To Be or Not To Be + Blue Moses

To Be or Not to Be
Ernst Lubitsch, USA, 1942
DCP, 99’

In Nazi-occupied Poland, a theater troupe are swept up in a complex plot of espionage to resist the SS. Using their skills as thespians, the troupe puts on different characters and roles at the drop of a hat, armed only with their pretentious pride in their halfway-decent skills and love for their country. Employing a multitude of genre forms – including black comedy, thriller-spy plot, cheeseball romance, and slapstick/screwball antics – To Be or Not to Be remains a classic meditation on identity, courage and hope in the face of the void.

“One might call it a tragical farce or a farcical tragedy – I do not care and neither do the audience.
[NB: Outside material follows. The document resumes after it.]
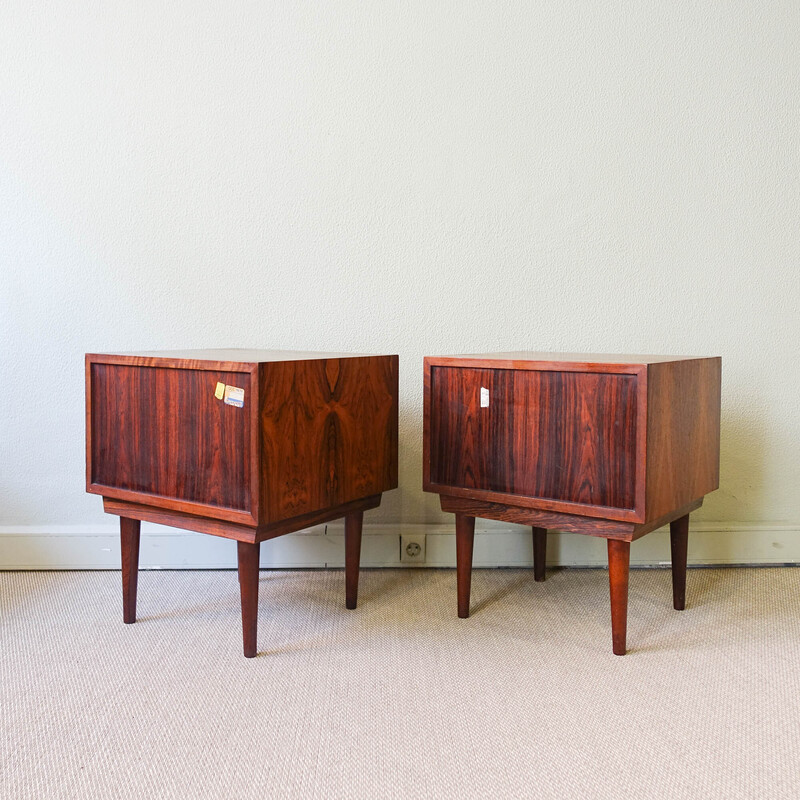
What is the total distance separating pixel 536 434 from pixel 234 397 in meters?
0.62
The picture plays – and that’s the only important thing in this issue.”
-Ernst Lubitsch

“Lubitsch was able to walk the very narrow path between the absurd and the realistic.”
-Douglas Sirk

Blue Moses
Stan Brakhage, USA, 1962
16mm, 11’

Presented as if from an existentialist monologue, an actor appears—in dramatic and menacing stage makeup, “as himself,” and at times as something of a wizard—as if conjured. Emerging from a cave to wander a rocky black and white landscape, Brakhage’s Moses addresses the audience with such lines as: “Look. This is ridiculous. I am an actor,” “you are my captive audience,” before lapsing into morose doubt pondering the existence of the filmmaker/conjuror behind the spectacle. Like a sad clown in a Beckett play, Benson strips off his makeup and laments the futility of drama even as the camera keeps rolling.